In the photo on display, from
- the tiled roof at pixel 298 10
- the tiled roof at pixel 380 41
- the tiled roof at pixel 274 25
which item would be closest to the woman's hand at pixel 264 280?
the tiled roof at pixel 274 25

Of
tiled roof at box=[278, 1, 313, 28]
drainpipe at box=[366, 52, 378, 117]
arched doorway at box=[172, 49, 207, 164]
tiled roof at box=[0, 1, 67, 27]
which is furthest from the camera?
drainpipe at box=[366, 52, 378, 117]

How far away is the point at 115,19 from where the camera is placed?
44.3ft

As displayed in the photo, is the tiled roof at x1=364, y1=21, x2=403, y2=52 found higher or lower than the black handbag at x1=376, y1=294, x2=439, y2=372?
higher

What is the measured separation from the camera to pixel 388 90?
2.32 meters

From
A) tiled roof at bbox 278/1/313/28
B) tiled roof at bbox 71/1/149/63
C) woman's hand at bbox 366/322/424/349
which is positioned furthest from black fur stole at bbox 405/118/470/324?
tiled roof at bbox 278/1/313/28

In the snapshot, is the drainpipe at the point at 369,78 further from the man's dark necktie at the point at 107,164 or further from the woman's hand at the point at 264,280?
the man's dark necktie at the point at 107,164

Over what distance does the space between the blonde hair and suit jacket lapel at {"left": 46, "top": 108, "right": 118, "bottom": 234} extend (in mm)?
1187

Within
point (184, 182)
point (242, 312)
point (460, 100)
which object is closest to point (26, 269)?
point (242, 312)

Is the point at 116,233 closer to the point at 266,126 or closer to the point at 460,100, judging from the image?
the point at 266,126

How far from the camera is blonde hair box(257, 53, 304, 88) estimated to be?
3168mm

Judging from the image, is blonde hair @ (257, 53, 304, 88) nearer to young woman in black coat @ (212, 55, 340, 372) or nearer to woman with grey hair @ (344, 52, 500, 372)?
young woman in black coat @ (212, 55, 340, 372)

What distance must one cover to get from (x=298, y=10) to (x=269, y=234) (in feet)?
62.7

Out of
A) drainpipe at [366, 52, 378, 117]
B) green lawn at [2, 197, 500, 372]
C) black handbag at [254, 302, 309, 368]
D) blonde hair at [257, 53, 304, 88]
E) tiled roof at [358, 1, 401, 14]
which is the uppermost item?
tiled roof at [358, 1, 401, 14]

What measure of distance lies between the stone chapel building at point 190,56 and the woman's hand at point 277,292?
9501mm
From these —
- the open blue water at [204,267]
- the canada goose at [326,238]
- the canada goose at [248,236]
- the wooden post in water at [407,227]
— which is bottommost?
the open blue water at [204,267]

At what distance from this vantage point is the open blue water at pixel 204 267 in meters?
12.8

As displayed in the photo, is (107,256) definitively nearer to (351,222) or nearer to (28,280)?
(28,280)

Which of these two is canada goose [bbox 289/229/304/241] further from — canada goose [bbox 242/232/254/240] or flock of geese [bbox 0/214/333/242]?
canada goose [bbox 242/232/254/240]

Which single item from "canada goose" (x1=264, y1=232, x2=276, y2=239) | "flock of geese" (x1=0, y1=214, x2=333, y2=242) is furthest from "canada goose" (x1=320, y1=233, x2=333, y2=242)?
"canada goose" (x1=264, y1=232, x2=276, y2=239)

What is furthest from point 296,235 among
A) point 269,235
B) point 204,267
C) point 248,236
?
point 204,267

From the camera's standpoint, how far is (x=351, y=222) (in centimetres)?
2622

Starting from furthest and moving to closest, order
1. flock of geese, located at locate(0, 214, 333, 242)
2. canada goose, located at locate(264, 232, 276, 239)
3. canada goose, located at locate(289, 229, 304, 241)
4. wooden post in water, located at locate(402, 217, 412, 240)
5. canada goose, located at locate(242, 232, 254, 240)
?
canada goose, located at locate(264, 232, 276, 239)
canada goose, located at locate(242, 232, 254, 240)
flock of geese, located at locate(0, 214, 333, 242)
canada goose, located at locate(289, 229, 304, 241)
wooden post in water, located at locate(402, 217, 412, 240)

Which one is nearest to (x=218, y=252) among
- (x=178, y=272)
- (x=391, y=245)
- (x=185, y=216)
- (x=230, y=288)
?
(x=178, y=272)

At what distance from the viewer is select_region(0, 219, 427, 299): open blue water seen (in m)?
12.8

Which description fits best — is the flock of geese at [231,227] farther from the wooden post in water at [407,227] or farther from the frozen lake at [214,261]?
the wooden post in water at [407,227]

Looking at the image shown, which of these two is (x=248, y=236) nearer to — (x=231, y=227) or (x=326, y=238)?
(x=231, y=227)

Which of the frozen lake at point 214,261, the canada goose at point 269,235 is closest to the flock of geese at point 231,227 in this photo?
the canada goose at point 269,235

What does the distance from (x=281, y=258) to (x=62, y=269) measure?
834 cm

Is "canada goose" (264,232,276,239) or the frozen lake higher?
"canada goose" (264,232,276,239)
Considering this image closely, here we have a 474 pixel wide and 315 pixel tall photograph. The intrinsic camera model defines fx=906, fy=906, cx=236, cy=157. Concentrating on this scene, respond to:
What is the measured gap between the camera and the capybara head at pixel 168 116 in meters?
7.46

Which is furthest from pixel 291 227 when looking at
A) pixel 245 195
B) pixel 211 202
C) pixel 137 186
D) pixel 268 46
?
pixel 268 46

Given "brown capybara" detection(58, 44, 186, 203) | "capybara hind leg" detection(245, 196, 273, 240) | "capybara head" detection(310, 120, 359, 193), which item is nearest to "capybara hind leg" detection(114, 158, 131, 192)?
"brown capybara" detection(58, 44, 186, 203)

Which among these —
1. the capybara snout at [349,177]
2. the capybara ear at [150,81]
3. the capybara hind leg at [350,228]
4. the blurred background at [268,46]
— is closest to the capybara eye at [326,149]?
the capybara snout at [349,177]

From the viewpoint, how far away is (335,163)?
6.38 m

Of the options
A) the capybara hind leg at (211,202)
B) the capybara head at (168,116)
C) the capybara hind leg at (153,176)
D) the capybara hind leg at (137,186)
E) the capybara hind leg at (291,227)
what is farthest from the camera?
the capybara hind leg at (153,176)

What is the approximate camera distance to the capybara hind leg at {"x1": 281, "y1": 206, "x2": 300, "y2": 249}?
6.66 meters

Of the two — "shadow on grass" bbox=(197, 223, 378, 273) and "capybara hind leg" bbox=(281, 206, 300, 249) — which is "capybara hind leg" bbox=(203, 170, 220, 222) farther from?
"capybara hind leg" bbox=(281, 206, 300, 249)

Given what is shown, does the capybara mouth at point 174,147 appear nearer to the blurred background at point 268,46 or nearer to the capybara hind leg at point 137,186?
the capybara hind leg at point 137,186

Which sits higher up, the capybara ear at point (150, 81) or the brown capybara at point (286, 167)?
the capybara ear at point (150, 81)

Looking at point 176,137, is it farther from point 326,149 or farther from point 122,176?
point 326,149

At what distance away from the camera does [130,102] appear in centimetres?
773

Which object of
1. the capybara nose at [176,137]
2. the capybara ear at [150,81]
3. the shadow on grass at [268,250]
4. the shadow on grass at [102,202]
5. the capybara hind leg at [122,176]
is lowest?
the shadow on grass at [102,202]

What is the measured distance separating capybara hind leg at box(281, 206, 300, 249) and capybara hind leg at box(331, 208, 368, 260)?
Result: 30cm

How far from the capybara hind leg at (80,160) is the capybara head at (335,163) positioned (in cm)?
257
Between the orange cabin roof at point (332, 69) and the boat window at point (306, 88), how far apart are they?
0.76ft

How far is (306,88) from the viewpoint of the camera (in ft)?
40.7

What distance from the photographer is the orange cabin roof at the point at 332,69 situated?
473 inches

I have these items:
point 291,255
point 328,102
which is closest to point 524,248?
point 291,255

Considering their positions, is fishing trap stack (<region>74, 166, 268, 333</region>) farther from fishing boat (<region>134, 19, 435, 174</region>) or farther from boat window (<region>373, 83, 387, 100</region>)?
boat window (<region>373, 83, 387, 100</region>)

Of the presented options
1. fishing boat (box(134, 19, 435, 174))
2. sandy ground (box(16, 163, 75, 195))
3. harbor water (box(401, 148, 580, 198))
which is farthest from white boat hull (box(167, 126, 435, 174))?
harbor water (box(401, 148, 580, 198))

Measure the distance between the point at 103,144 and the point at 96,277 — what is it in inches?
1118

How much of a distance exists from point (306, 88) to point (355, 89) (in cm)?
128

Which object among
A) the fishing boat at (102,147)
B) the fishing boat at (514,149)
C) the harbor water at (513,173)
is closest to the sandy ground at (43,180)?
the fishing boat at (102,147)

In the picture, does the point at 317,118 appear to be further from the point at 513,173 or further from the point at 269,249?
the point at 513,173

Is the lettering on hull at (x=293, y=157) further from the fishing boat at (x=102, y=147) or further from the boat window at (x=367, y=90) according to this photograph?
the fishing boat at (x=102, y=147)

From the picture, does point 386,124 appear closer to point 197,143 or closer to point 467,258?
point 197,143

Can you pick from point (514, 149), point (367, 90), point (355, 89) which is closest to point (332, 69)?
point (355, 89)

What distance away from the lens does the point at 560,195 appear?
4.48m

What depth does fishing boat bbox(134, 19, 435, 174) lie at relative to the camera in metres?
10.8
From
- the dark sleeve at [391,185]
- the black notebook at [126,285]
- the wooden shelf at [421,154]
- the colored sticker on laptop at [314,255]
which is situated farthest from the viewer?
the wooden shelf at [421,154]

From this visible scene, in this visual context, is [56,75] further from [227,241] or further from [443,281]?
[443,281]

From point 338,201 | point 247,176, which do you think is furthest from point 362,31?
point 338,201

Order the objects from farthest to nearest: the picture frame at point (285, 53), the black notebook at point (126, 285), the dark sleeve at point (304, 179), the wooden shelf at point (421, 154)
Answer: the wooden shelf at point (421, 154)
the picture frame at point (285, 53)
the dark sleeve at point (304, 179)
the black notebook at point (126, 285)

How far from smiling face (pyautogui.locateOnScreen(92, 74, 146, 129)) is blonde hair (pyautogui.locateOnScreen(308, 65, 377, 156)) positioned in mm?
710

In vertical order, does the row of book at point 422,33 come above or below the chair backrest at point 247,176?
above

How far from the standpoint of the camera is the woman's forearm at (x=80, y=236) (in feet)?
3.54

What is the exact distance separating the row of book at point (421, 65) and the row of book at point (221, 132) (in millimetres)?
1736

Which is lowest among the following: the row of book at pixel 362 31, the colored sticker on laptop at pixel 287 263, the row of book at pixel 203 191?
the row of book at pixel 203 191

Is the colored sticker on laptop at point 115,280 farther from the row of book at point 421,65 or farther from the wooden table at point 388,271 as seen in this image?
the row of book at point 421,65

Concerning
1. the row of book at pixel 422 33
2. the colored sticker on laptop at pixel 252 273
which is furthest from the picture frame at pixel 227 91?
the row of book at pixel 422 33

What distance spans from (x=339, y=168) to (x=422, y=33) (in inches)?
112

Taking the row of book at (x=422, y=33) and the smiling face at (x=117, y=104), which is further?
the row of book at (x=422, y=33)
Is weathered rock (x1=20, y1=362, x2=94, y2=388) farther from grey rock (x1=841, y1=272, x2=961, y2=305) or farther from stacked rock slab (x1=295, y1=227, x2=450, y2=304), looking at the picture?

==========

> [Compito]: Ripeti parola per parola le righe dei dati qui sopra, dalla riga che contiene "What distance spans" fino alla fine dei dati, estremi compresi.

> [Risultato esercizio]:
What distance spans from (x=339, y=168) to (x=422, y=33) (in inches)?
112

Taking the row of book at (x=422, y=33) and the smiling face at (x=117, y=104), which is further?
the row of book at (x=422, y=33)
Is weathered rock (x1=20, y1=362, x2=94, y2=388) farther from grey rock (x1=841, y1=272, x2=961, y2=305) or farther from stacked rock slab (x1=295, y1=227, x2=450, y2=304), looking at the picture?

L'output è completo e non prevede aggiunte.